Small-vessel vasculitis — ANCA-associated (AAV)

These share pauci-immune necrotising inflammation and a tendency for pulmonary-renal syndrome (alveolar haemorrhage + rapidly progressive glomerulonephritis).

Syndrome	ANCA	Antigen	Distinguishing clue
GPA (Wegener)	c-ANCA	PR3	Upper + lower airway + kidney; saddle-nose, granulomas
EGPA (Churg-Strauss)	p-ANCA (~40%)	MPO	Asthma + eosinophilia, allergic history
MPA (microscopic polyangiitis)	p-ANCA	MPO	Pulmonary-renal, no granulomas, no asthma

Granulomatosis with polyangiitis (GPA / Wegener)

Necrotising granulomatous vasculitis of upper airway, lung and kidney.
Triad: upper respiratory tract (sinusitis, otitis, nasal crusting, saddle-nose deformity from septal destruction, subglottic stenosis) + lower respiratory (cavitating lung nodules, haemoptysis) + necrotising glomerulonephritis.
Eyes (scleritis, proptosis from retro-orbital mass), skin, nerves.
Marker: c-ANCA (anti-PR3) — highly specific.
Investigation: ANCA serology; biopsy (lung/kidney/nasal) showing granulomatous necrotising vasculitis; CXR/CT — cavitating nodules. Urine for active sediment.

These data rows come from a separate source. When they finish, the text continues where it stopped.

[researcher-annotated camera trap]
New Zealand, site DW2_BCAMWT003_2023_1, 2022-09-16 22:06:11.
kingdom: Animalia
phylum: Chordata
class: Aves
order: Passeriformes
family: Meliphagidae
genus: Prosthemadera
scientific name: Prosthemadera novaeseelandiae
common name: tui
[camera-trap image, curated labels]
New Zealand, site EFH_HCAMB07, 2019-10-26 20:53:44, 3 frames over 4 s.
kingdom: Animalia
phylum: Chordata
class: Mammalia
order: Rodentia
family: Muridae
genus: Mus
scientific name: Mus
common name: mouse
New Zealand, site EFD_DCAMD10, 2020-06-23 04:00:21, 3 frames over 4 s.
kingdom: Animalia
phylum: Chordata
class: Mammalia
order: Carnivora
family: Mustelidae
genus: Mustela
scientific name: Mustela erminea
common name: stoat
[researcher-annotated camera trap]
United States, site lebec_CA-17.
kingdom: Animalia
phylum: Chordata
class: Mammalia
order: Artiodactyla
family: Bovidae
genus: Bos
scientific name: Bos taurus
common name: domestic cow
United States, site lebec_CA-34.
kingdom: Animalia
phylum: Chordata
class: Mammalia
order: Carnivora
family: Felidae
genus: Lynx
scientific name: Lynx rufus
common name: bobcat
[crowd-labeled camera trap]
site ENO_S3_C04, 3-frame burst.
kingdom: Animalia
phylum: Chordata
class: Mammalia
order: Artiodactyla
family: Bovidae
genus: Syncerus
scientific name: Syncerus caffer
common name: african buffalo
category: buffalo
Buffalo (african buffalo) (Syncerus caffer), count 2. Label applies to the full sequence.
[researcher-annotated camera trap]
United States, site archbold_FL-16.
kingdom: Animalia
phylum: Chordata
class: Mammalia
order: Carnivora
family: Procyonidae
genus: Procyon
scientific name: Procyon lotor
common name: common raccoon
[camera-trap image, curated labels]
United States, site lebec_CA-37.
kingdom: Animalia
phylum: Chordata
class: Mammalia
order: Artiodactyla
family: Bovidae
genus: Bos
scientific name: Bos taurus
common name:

High-yield: Saddle-nose + cavitating lung nodules + haematuria + c-ANCA/PR3 = GPA.

Eosinophilic granulomatosis with polyangiitis (EGPA / Churg-Strauss)

Three phases: allergic (asthma, allergic rhinitis) → eosinophilic (eosinophilia, pulmonary infiltrates) → vasculitic (mononeuritis multiplex, cardiac, GI).
Hallmarks: long-standing asthma + peripheral eosinophilia + p-ANCA (anti-MPO). Cardiac involvement is the leading cause of death.
Leukotriene-receptor antagonist exposure historically linked (likely unmasking).

Microscopic polyangiitis (MPA)

Pauci-immune small-vessel vasculitis with necrotising GN and pulmonary capillaritis but NO granulomas and NO asthma — distinguishes it from GPA and EGPA. p-ANCA (anti-MPO) positive. The "great mimic" of PAN, but MPA affects small vessels, involves the lung, and is ANCA-positive.

Management of ANCA-associated vasculitis

Induction: glucocorticoids + (cyclophosphamide OR rituximab). Add plasma exchange for severe alveolar haemorrhage or severe renal failure. Maintenance: lower-dose steroids + rituximab / azathioprine / methotrexate. EGPA-specific: mepolizumab (anti-IL-5) for relapsing/refractory disease.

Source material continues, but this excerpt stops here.